The less 90s the better, in fact if you could pipe it would two 45s rather than a 90 and a 45 it would be much more ideal.

Are your basement walls insulated?
 
Welcome aboard !!
If it ain't broke don't mess with it.:cool:
Seems like a lot of 90's but if it drafts OK with no smoke you are reaping some good heat off that run of single wall pipe.
 
The orange door behind the stove is the ash pit for the upstairs fireplace.

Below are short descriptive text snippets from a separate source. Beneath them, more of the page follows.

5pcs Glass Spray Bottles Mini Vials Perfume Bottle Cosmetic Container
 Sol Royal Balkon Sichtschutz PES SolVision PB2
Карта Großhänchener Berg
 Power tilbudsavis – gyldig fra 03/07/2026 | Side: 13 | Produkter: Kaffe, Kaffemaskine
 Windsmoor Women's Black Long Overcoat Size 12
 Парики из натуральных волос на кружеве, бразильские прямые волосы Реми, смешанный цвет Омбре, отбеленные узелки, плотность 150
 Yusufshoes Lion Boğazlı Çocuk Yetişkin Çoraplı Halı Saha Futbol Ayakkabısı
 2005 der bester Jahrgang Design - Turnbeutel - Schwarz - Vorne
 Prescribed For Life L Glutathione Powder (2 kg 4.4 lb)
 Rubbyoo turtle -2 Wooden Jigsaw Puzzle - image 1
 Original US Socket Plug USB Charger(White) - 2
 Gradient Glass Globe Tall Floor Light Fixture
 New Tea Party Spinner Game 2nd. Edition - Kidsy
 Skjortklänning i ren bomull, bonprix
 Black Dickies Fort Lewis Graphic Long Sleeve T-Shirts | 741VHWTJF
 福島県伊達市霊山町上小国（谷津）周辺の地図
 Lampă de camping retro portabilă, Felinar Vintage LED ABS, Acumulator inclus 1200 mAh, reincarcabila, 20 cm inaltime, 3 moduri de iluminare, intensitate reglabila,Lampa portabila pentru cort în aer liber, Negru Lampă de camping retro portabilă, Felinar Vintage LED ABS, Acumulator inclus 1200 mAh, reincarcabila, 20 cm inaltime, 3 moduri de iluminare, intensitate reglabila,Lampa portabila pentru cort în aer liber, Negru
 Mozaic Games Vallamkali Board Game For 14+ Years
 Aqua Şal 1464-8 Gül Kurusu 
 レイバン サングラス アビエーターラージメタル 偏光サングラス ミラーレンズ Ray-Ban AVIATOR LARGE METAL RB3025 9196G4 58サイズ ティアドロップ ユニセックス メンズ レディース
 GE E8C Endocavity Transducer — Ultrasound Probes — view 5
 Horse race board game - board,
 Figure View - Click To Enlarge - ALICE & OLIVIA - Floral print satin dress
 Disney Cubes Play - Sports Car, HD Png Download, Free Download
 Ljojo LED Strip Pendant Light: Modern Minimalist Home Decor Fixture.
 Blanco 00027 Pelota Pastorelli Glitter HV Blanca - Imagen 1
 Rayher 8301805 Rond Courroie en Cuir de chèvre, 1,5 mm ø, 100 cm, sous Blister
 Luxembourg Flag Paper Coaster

I never have any smoke backup, and it seems like it has excellent draft to me, however I'm no expert. I did inspect the 6" outlet and it has some thin flakey buildup that I cleaned out but it didn't seem bad. I was worried about the way it is piped to the chimney since it has all those 90s. I've never seen anything like that before. I was Thinking of moving the stove to the left corner of the basement and then I could just run a 90 out the back and a 45 into the chimney. Would this be in my best interest?

I like this idea, even if you have to do something more complicated with the feed to upstairs. The stove to chimney pipes needs to be as straight, short and minimal curves as possible. The other one ...meh.. not so much. The heat will still get there.
 
I think I will move the stove this summer, it couldn't hurt to experiment. I read up on the uninsulated concrete wall threads, looks like I may have a lot of work to do in the future. As for right now I'm going to have to make the best of my heat sucking walls....

Thanks for the input guys!
 
Generally it's recommended to keep single wall connector to 8 ft or less due to heat loss in via the pipe. When the flue gases get below 250F they start condensing on the connector and chimney as creosote. Keep a watchful eye on the creosote accumulation in the chimney and connector pipe.